Data records
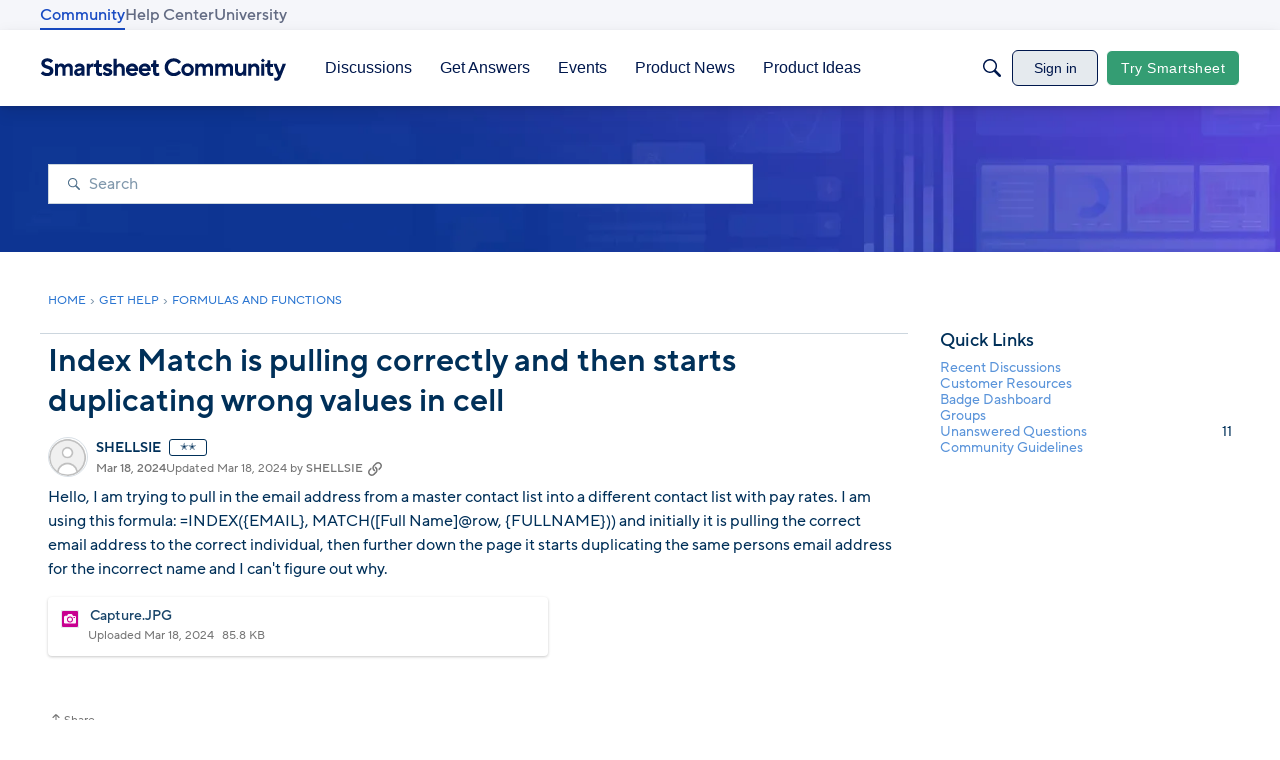

--- FILE ---
content_type: text/javascript; charset=utf-8
request_url: https://cdn.bizible.com/xdc.js?_biz_u=4b9275a1314f4bb0a8203268451120ea&_biz_h=-1719904874&cdn_o=a&jsVer=4.25.11.25
body_size: 218
content:
(function () {
    BizTrackingA.XdcCallback({
        xdc: "4b9275a1314f4bb0a8203268451120ea"
    });
})();
;
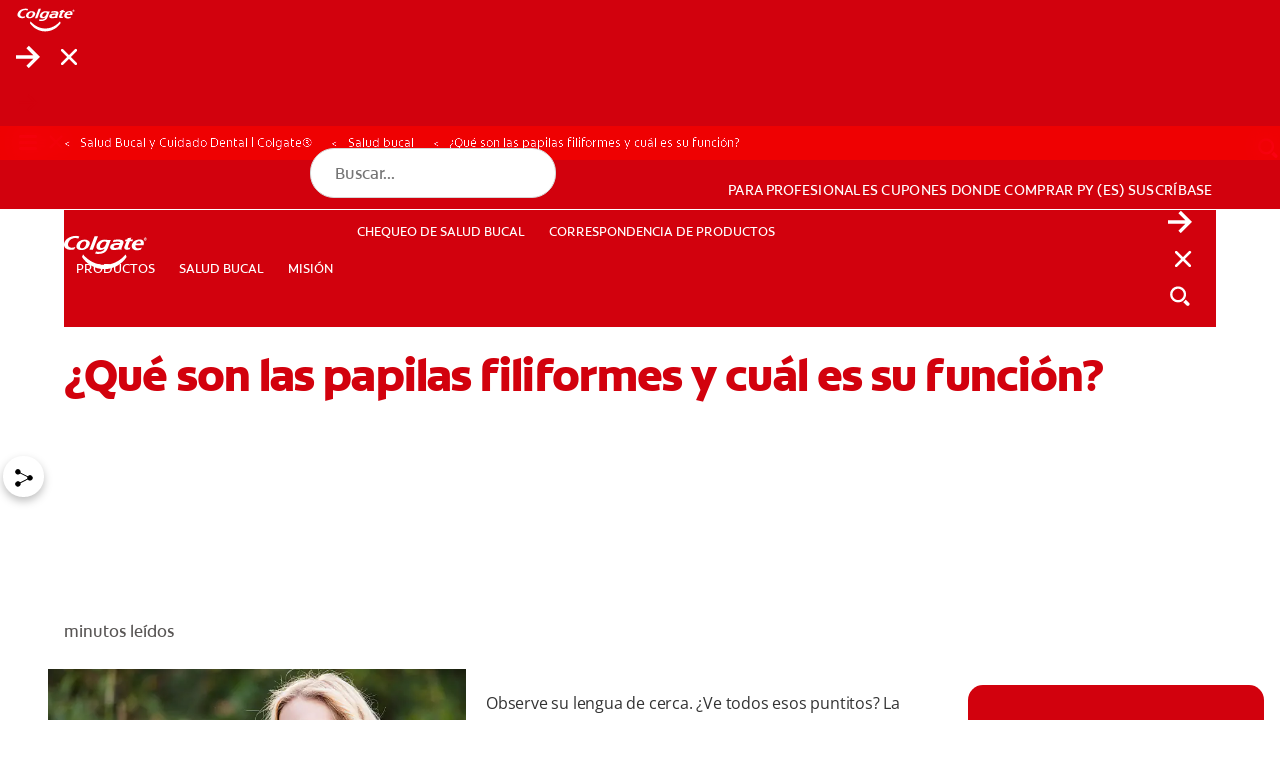

--- FILE ---
content_type: application/javascript;charset=utf-8
request_url: https://www.colgate.com/etc.clientlibs/colpal-platform-cloud/clientlibs/clientlib-gigya-publish.lc-e4ed236e5b371b7d2c1f84a3a64c4636-lc.min.js
body_size: 292
content:
window.gigyaInit=window.gigyaInit||[];window.gigyaAem=window.gigyaAem||{};window.gigyaAem.functions=window.gigyaAem.functions||{};var gigyaJsAllowedDomains=["stageaem.colgateprofesional.com.mx","www.colgateprofesional.com.mx"];
window.gigyaAem.functions.raasOnLoginCallback=function(a){window.location.href.split("?");JSON.stringify(window.gigyaAem.functions.extractLoginData(a));jQuery.ajax("/bin/gigya/login/j_gigya_login",{data:{j_gigya_uid:a.UID,j_gigya_uid_sig:a.UIDSignature,j_gigya_sig_time:a.signatureTimestamp,j_gigya_apikey:window.__gigyaApiKey,j_gigya_conf_name:window.__gigyaConfName,j_validate:!0},dataType:"text",type:"POST",async:!1,global:!1,success:function(c,b,d){c=JSON.parse(c);c.authenticated&&(b=new URL(window.location.href),
b.searchParams.delete("gig_actions"),b.searchParams.delete("gig_brand"),window.CQ_Analytics&&CQ_Analytics.ProfileDataMgr&&(CQ_Analytics.ProfileDataMgr.loadProfile(c.userid),gigyaJsAllowedDomains.includes(b.hostname)&&window.location.reload(),window.location.href=b.toString()))},error:function(){console.log("Error login in user");gigya.accounts.logout()}})};window.gigyaAem.functions.extractLoginData=function(a){return{}};
window.regAddExternalActionLocation=function(a){"https:"==location.protocol?jQuery("#"+a.currentScreen+" \x3e form").prop("action","https://www.gigya.com"):jQuery("#"+a.currentScreen+" \x3e form").prop("action","http://www.gigya.com")};window.raasProfileUpdate=function(a){jQuery.ajax("/bin/gigya/raas/profileup",{data:{guid:a.response.UID,confName:window.__gigyaConfName},dataType:"text",type:"POST",async:!1,global:!1})};

--- FILE ---
content_type: application/javascript;charset=utf-8
request_url: https://www.colgate.com/etc.clientlibs/astra/clientlibs/clientlib-data-privacy.lc-57279635b3d14408e5cce2b83ce23865-lc.min.js
body_size: 1056
content:
var $jscomp=$jscomp||{};$jscomp.scope={};$jscomp.arrayIteratorImpl=function(a){var b=0;return function(){return b<a.length?{done:!1,value:a[b++]}:{done:!0}}};$jscomp.arrayIterator=function(a){return{next:$jscomp.arrayIteratorImpl(a)}};$jscomp.makeIterator=function(a){var b="undefined"!=typeof Symbol&&Symbol.iterator&&a[Symbol.iterator];return b?b.call(a):$jscomp.arrayIterator(a)};
function dataPrivacyNonConsentMessage(a,b,c){var d=$("div.message-"+a+".data-privacy-non-consent-message-inline"),e=!1;isCheckDataPrivacyConsent(a)?(d.each(function(){$(this).addClass("display-none")}),e=!0):(d.each(function(){$(this).removeClass("display-none")}),e=!1);b&&consentBasedShowHideComponentElement(b,c,e)}function consentBasedShowHideComponentElement(a,b,c){b&&a&&(c?a.removeClass("display-none"):a.addClass("display-none"))}
function getComponentDataPrivacyElement(a){return $("div."+a+"-data-privacy")}function getElementSpecificDataAttr(a,b){return a&&a.is("["+b+"]")?a.attr(b):""}function isSpecificDataAttrExists(a,b){return a&&a.is("["+b+"]")?!0:!1}function isCookieNameExists(a){var b=document.cookie.split(";");b=$jscomp.makeIterator(b);for(var c=b.next();!c.done;c=b.next()){c=$jscomp.makeIterator(c.value.trim().split("\x3d"));var d=c.next().value;c.next();if(d===a)return!0}return!1}
function getSpecificCookieVal(a){var b=document.cookie.split(";");b=$jscomp.makeIterator(b);for(var c=b.next();!c.done;c=b.next()){var d=$jscomp.makeIterator(c.value.trim().split("\x3d"));c=d.next().value;d=d.next().value;if(c===a)return d}return""}function checkDataPrivacyConsentFlag(a,b,c,d){return"true"===getElementSpecificDataAttr(a,b)?c.includes(d)?!0:!1:!0}
function isDataPrivacyConsentAccepted(a,b){return checkDataPrivacyConsentFlag(a,"data-privacy-required",b,"0")&&checkDataPrivacyConsentFlag(a,"data-privacy-functional",b,"1")&&checkDataPrivacyConsentFlag(a,"data-privacy-advertising",b,"2")}function getDataPrivacyNoticeBehaviorCookieVal(a){return isCookieNameExists(a)?getSpecificCookieVal(a):""}
function isCheckDataPrivacyConsent(a){a=getComponentDataPrivacyElement(a);var b=getElementSpecificDataAttr(a,"data-privacy-name");return getDataPrivacyNoticeBehaviorCookieVal("notice_behavior").includes("implied,us")?isCookieNameExists(b)?isDataPrivacyConsentAccepted(a,getSpecificCookieVal(b)):!0:isCookieNameExists(b)?(b=getSpecificCookieVal(b),isDataPrivacyConsentAccepted(a,b)):!1}
function insertScriptInHead(a,b,c,d){a=getComponentDataPrivacyElement(a);b=getElementSpecificDataAttr(a,b);""===b||document.querySelector('head script[src\x3d"'+b+'"]')||(a=document.createElement("script"),c&&(a.id=c),a.src=b,d&&(a.defer=!0),document.head.appendChild(a))}function dataPrivacyNonConsentCheck(a){var b=setInterval(function(){isCheckDataPrivacyConsent(a)||(location.reload(),clearInterval(b))},1E3)}
function fragmentListDataPrivacyConsentCheck(a,b){var c=setInterval(function(){isCheckDataPrivacyConsent(a)&&(insertScriptInHead(a,b),dataPrivacyNonConsentCheck(a),clearInterval(c))},1E3)}function insertAdditionalScriptInHead(a){if(""!==a&&!document.querySelector('head script[src\x3d"'+a+'"]')){var b=document.createElement("script");b.src=a;document.head.appendChild(b)}}
function getHeadScriptElement(a,b){a=getComponentDataPrivacyElement(a);b=getElementSpecificDataAttr(a,b);if(""!==b)return(b=document.querySelector('head script[src\x3d"'+b+'"]'))?b:null}function insertScriptInBody(a,b,c,d){a=getComponentDataPrivacyElement(a);b=getElementSpecificDataAttr(a,b);""===b||document.querySelector('body script[src\x3d"'+b+'"]')||(a=document.createElement("script"),c&&(a.id=c),a.src=b,d&&(a.defer=!0),document.body.appendChild(a))}
function getBodyScriptElement(a,b){a=getComponentDataPrivacyElement(a);b=getElementSpecificDataAttr(a,b);if(""!==b)return(b=document.querySelector('body script[src\x3d"'+b+'"]'))?b:null}function insertAdditionalScriptInBody(a){if(""!==a&&!document.querySelector('body script[src\x3d"'+a+'"]')){var b=document.createElement("script");b.src=a;document.body.appendChild(b)}}
function applyDataPrivacyPopupStyles(){var a=$(".data-privacy-popup-banner-model"),b=a.find(".popup-content"),c=a.data("popup-width-desktop")||"100%",d=a.data("popup-width-tablet")||"100%",e=a.data("popup-width-mobile")||"100%",g=a.data("overlay-color")||"#000000",h=a.data("overlay-opacity")||.8,k=a.data("z-index")||1E3,f=$(window).width();b.css("width",1024<=f?c:768<=f?d:e);a.find(".popup-overlay").css({"background-color":g,opacity:h});a.css("z-index",k)}
function closeDataPrivacyNonConsentPopup(){$("div[data-popup-id\x3d'Data-Privacy-Non-Consent-Message'].data-privacy-popup-banner-model").removeClass("visible");$("body").removeClass("pop-up-no-scroll")}function showDataPrivacyNonConsentPopup(a,b){a.is("[href]")&&(a=$("#Data-Privacy-Non-Consent-Message"),0<a.length&&(b.preventDefault(),applyDataPrivacyPopupStyles(),a.closest(".data-privacy-popup-banner-model").addClass("visible")))}
$(document).ready(function(){$("a[href^\x3d'#'].data-privacy-check-cta").on("click",function(a){$currentElement=$(this);showDataPrivacyNonConsentPopup($currentElement,event)});$(window).on("resize",function(){applyDataPrivacyPopupStyles()});$("div[data-popup-id\x3d'Data-Privacy-Non-Consent-Message'].data-privacy-popup-banner-model").find("div#Data-Privacy-Non-Consent-Message a[href\x3d'#']").on("click",function(){closeDataPrivacyNonConsentPopup()});$("div[data-popup-id\x3d'Data-Privacy-Non-Consent-Message'].data-privacy-popup-banner-model").find(".popup-close").on("click",
function(){closeDataPrivacyNonConsentPopup()});applyDataPrivacyPopupStyles()});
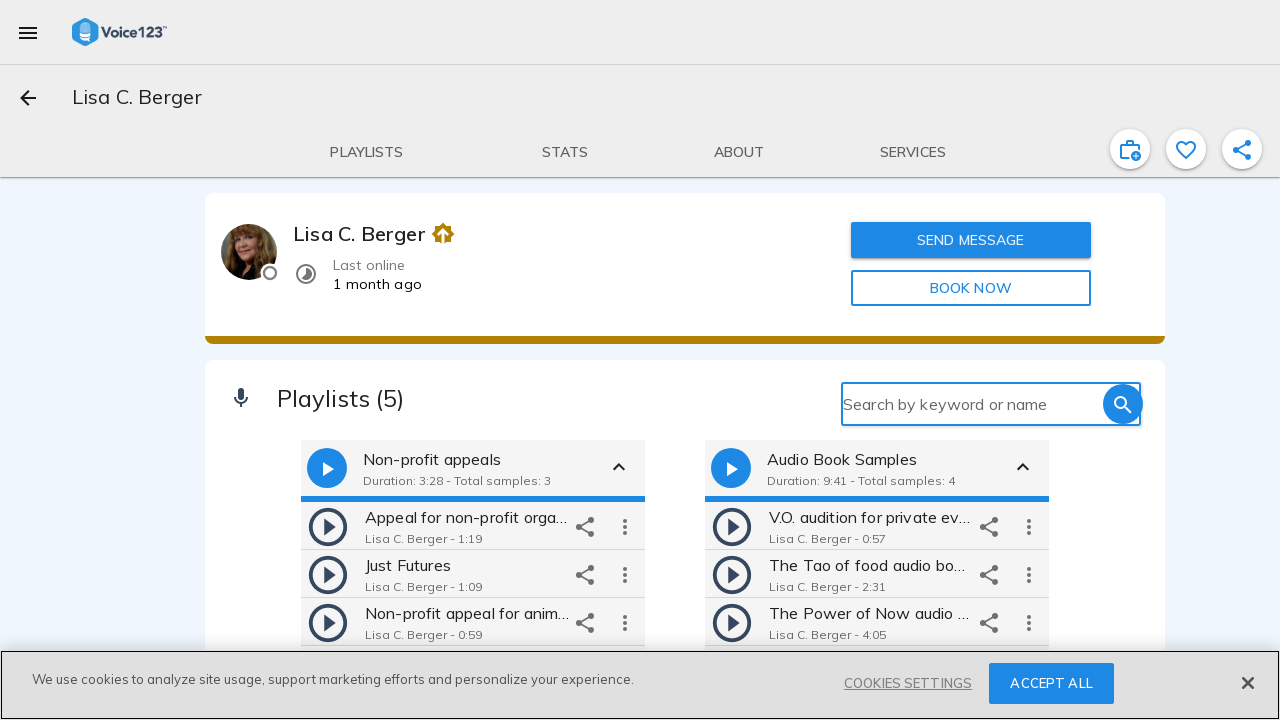

--- FILE ---
content_type: text/javascript
request_url: https://voice123.com/static/assets/AmplitudeMixin-28ae691b.js
body_size: 367
content:
var l=Object.defineProperty;var u=(e,t,n)=>t in e?l(e,t,{enumerable:!0,configurable:!0,writable:!0,value:n}):e[t]=n;var d=(e,t,n)=>(u(e,typeof t!="symbol"?t+"":t,n),n);import{aI as p,as as c,O as b,V as y}from"./vendor-33b3ea34.js";import{E as g}from"./common-89704ad4.js";import{a as v}from"./amplitude-8dcf72f0.js";(function(){try{var e=typeof window<"u"?window:typeof global<"u"?global:typeof globalThis<"u"?globalThis:typeof self<"u"?self:{};e.SENTRY_RELEASE={id:"v123-client@1.5.156"}}catch{}})();try{(function(){var e=typeof window<"u"?window:typeof global<"u"?global:typeof globalThis<"u"?globalThis:typeof self<"u"?self:{},t=new e.Error().stack;t&&(e._sentryDebugIds=e._sentryDebugIds||{},e._sentryDebugIds[t]="7c2b1976-dc6b-4fa6-8cfd-da61cc34e97a",e._sentryDebugIdIdentifier="sentry-dbid-7c2b1976-dc6b-4fa6-8cfd-da61cc34e97a")})()}catch{}var _=Object.defineProperty,w=Object.getOwnPropertyDescriptor,f=(e,t,n,a)=>{for(var s=a>1?void 0:a?w(t,n):t,r=e.length-1,i;r>=0;r--)(i=e[r])&&(s=(a?i(t,n,s):i(s))||s);return a&&s&&_(t,n,s),s};let o=class extends y{constructor(){super(...arguments);d(this,"attributes");d(this,"eventBus")}amplitudeTrack(t,n){v(t,n,this.eventBus,this.attributes)}};f([p],o.prototype,"attributes",2);f([c({from:g})],o.prototype,"eventBus",2);o=f([b({})],o);export{o as A};
//# sourceMappingURL=AmplitudeMixin-28ae691b.js.map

What to work on:
Where a line of the data contains "insertScriptInHead", copy that line.

Your response:
function insertScriptInHead(a,b,c,d){a=getComponentDataPrivacyElement(a);b=getElementSpecificDataAttr(a,b);""===b||document.querySelector('head script[src\x3d"'+b+'"]')||(a=document.createElement("script"),c&&(a.id=c),a.src=b,d&&(a.defer=!0),document.head.appendChild(a))}function dataPrivacyNonConsentCheck(a){var b=setInterval(function(){isCheckDataPrivacyConsent(a)||(location.reload(),clearInterval(b))},1E3)}
function fragmentListDataPrivacyConsentCheck(a,b){var c=setInterval(function(){isCheckDataPrivacyConsent(a)&&(insertScriptInHead(a,b),dataPrivacyNonConsentCheck(a),clearInterval(c))},1E3)}function insertAdditionalScriptInHead(a){if(""!==a&&!document.querySelector('head script[src\x3d"'+a+'"]')){var b=document.createElement("script");b.src=a;document.head.appendChild(b)}}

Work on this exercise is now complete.